If you need a manual, I may be able to copy one,or spare it, for you.

[This message has been edited by metal mite (edited 08-07-2003).]

ChipWright
08-07-2003, 12:43 PM
> I follow you on the issue of ambiguity.

Yeah, with two potential centerpoints, there are four potential pathways instead of the two that the classic G02 G03 problem present.

I scanned the internet a bit last night and discovered that some machines don't do the R method, some do. Obviously some rule has been agreed to for removing the ambiguity.

I suspect its an applied fillet rule. This would tend to take the last vector that ends at A and the radius endpoint B and decide by rule to turn a radius in the direction of the endpoint RELATIVE to the last vector cut.

This would make outside and inside fillets quite easy. The Rule would not work if the first operation is a R radius as not previous vector exists from which to make the ambiguity decision.

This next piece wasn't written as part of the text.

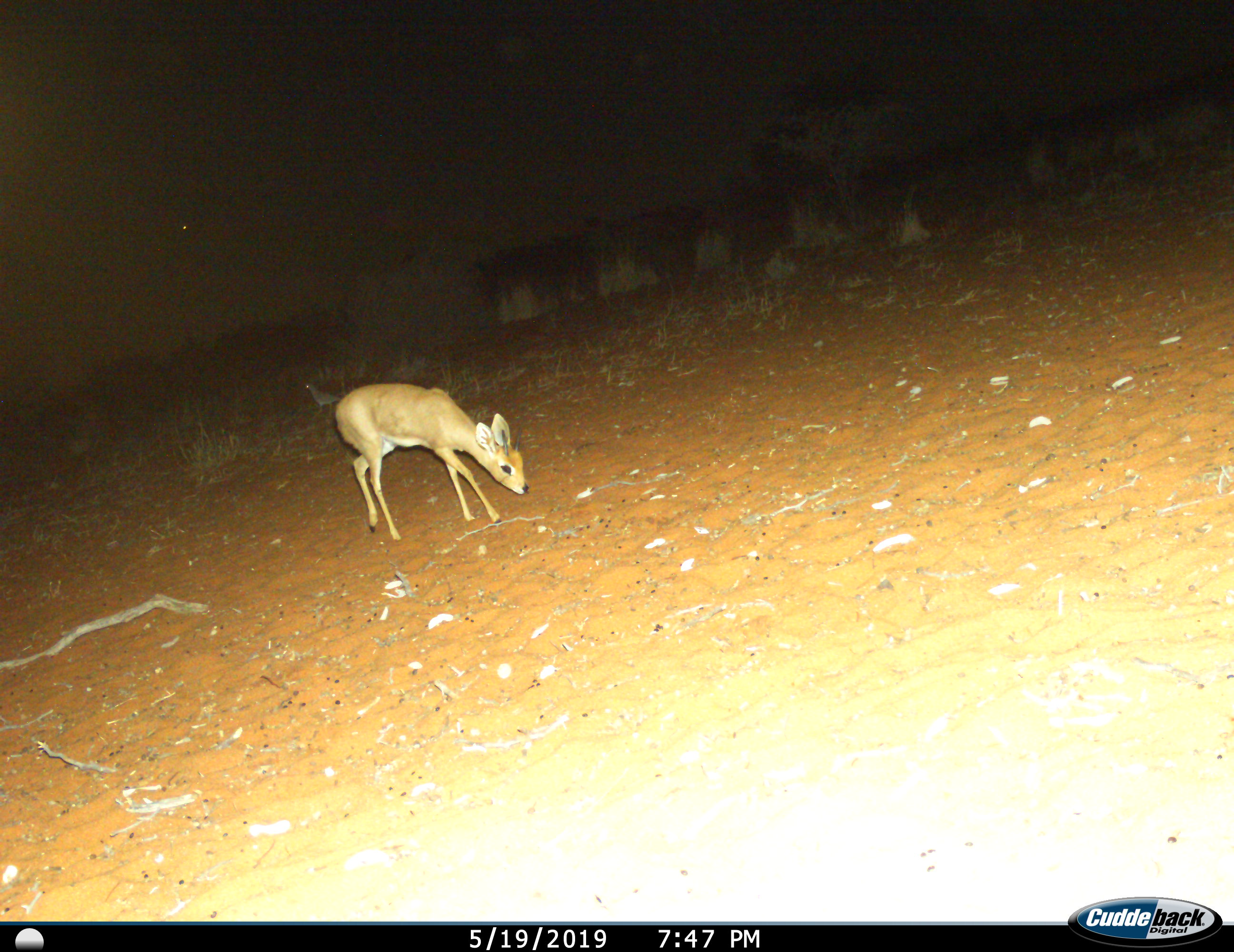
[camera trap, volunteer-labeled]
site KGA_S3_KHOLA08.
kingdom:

That's the nice thing about microprocessors... when an unsolvable ambiguity exists you can simple code it to act one way for the majority of situations and simply screw up or set an error for the rest. http://bbs.homeshopmachinist.net//smile.gif

spope14
08-07-2003, 02:17 PM
All mentioned after my post is correct. BOSS required IJK. Tool resolution via the steppers does count. I have a CNC 5 old EMCO lathe where all diameters must be EVEN numbers of 3 place decimal, which screws hell with my CAM system (as well as the manual programming), so I have to work this aspect into my designs, then write the programs.

Beware of the quadrant system, where an arc will only cut fom 0 to 90, 90 to 180 yah de yah. any time you cross a straight "90", you have to break the arc, and write another line of code.

learning quite a bit from this discussion.